● PROBLEM DESCRIPTION
According to the blog post, where did the writer go shopping with family after iftar?

Tuesday, August 31, 2010

im back

i guess im back here blogging after soo long.. and soo many shits happening.. haish.. how i fucking hate my life now.


ferstly.. i just got baq hm.. when to iftar wif familie and when to angsana shopping. den go mkn den whole familie go lepak at ili hz watching wujud4, pusaka, kecoh btol and cinta fitri =.= haha..
initialy wanted to buy a baju kurung for raye. same kolor as sayang's.. but suddenly b4 i got out i went to fb and my heart just shatters into pieces.. issit too much for me to ask for us to be back together like how we use to? for u to stop contacting other guys(damn it hurts):(? to times when we were happy wif each other. being sttrong against all odd.. not contacting to anyone apart from each other..

● DATA SECTION
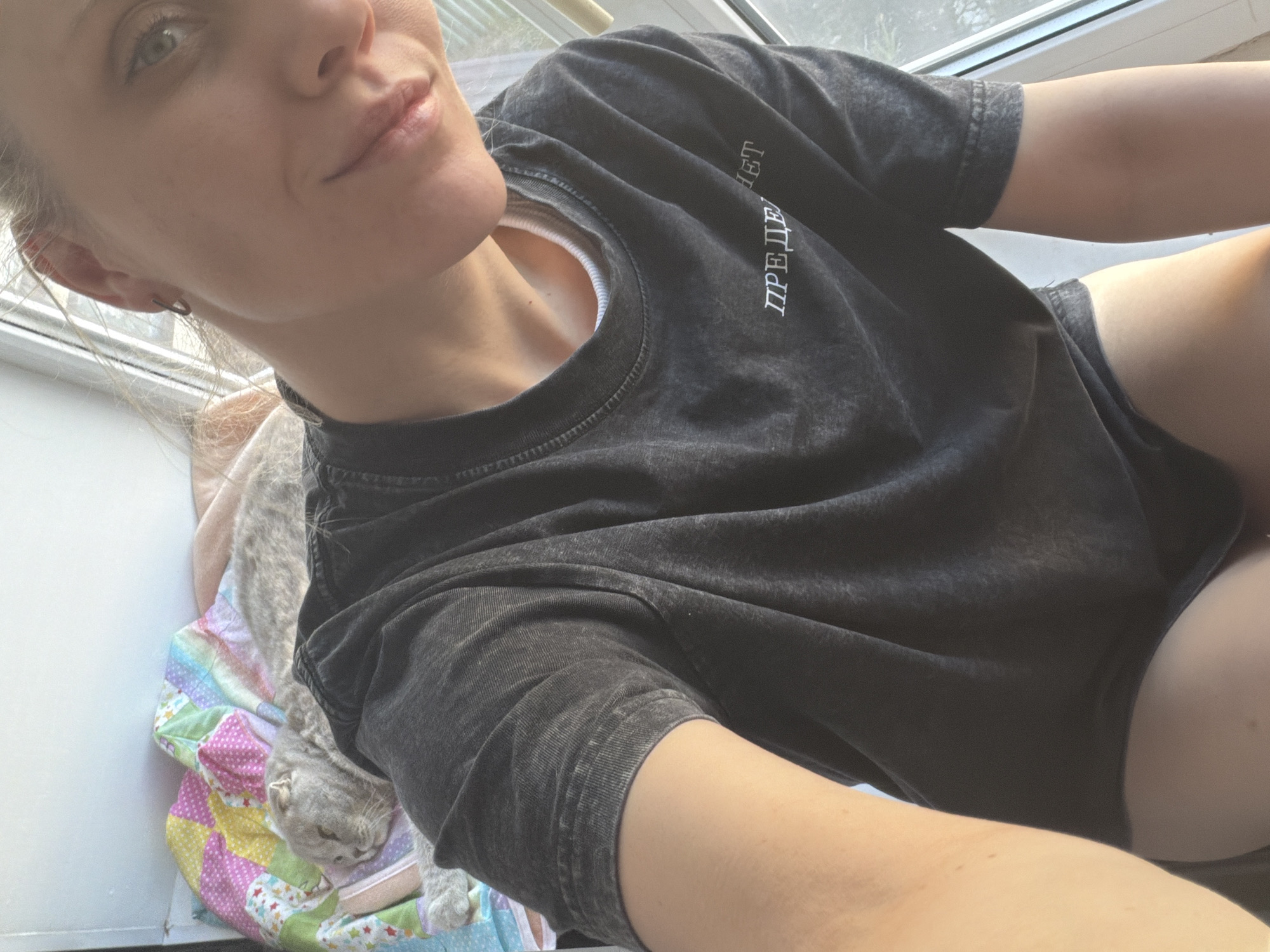 A woman is posing for a selfie indoors, with a grey cat resting on a colorful patchwork quilt next to her. The location appears to be near a window. The text on the shirt is not legible enough to determine the location in Chaikovsky, Russia. The woman is wearing a grey t-shirt.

● WRITTEN RESPONSE
Angsana.